This article, by Natalie Cane, first appeared in Architecture Magazine

Claims under contracts can only be commenced within a certain time period. The Limitation Act 1980 (as amended) directs the periods under which a claim can be brought. Under a simple contract, a claim may only be brought within 6 years of the date from which the cause of action accrued. If the contract has been executed as a deed, this is increased to 12 years. Generally, construction contracts are executed as deeds, as the product is intended to be used for an extended period of time.

Under the Defective Premises Act 1972 (DPA) claims can be brought for defective works which render the dwelling unfit for habitation. Section 1 of the DPA states ‘A person taking on work for or in connection with the provision of a dwelling…’ and can therefore apply to anyone carrying out work to that dwelling, including designers, but is applicable only to new buildings. Any cause of action is deemed to have accrued at the time the dwelling was completed and therefore the limitation period is 6 years from the completion of that dwelling.

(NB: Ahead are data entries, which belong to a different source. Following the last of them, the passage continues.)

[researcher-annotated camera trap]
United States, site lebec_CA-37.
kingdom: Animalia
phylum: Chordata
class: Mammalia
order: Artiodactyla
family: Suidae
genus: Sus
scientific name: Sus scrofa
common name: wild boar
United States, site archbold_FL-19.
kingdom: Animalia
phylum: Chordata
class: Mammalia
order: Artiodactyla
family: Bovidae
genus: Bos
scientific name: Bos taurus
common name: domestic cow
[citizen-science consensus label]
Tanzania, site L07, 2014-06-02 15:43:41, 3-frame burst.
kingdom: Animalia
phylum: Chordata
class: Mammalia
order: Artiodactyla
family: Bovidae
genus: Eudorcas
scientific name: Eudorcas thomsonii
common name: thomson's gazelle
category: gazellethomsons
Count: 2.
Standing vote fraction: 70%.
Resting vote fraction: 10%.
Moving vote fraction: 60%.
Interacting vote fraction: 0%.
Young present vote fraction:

Limitation can be crucial in determining whether a claim can be pursued successfully. Once beyond the time frame allowed, limitation will usually provide the defendant with a complete defence.

The Building Safety Bill (Bill) was introduced to Parliament on 5 July 2021 and is expected to receive Royal Assent within the next year. Although primarily a consequence of the Hackitt Review following the Grenfell Tower inquiry, the Bill also brings in changes to the existing legislation that will have a wider impact on the construction industry.  

One of the most significant effects is to extend the limitation period under the DPA to 15 years.

Section 125 of the Bill adds a new clause 2A to the DPA which extends the relevant duties to ‘work in relation to any part of a relevant building’ rather than just ‘the provision of a dwelling’.  A ‘relevant building’ must contain at least one dwelling and remain a dwelling after completion of the work. This additional clause will include subsequent refurbishment and remediation works – a substantial expansion of the existing DPA remit. Again, the standard of work is so that the dwelling is ‘fit for habitation’.

Section 126 of the Bill then inserts another new clause, extending the limitation period for an action brought under either section 1 or the new section 2A, to 15 years.

Not only is the period for a bringing a claim being extended, but it is also to apply retrospectively to those brought under the existing section 1. So works on projects that are for the provision of a dwelling, and have now passed the original 6 year limitation period, could become susceptible to claims for defective works. However, no action can be brought where that action has already been settled or dismissed before the Bill comes into force. For claims brought under the new section 2A, the period will apply prospectively only.

Although the standard of being unfit for habitation is quite high, these changes will no doubt be a cause for concern for anyone involved in the housing sector of the construction industry. Buildings that have been completed within the past 15 years may soon be caught by these extensions – both of time and scope of works.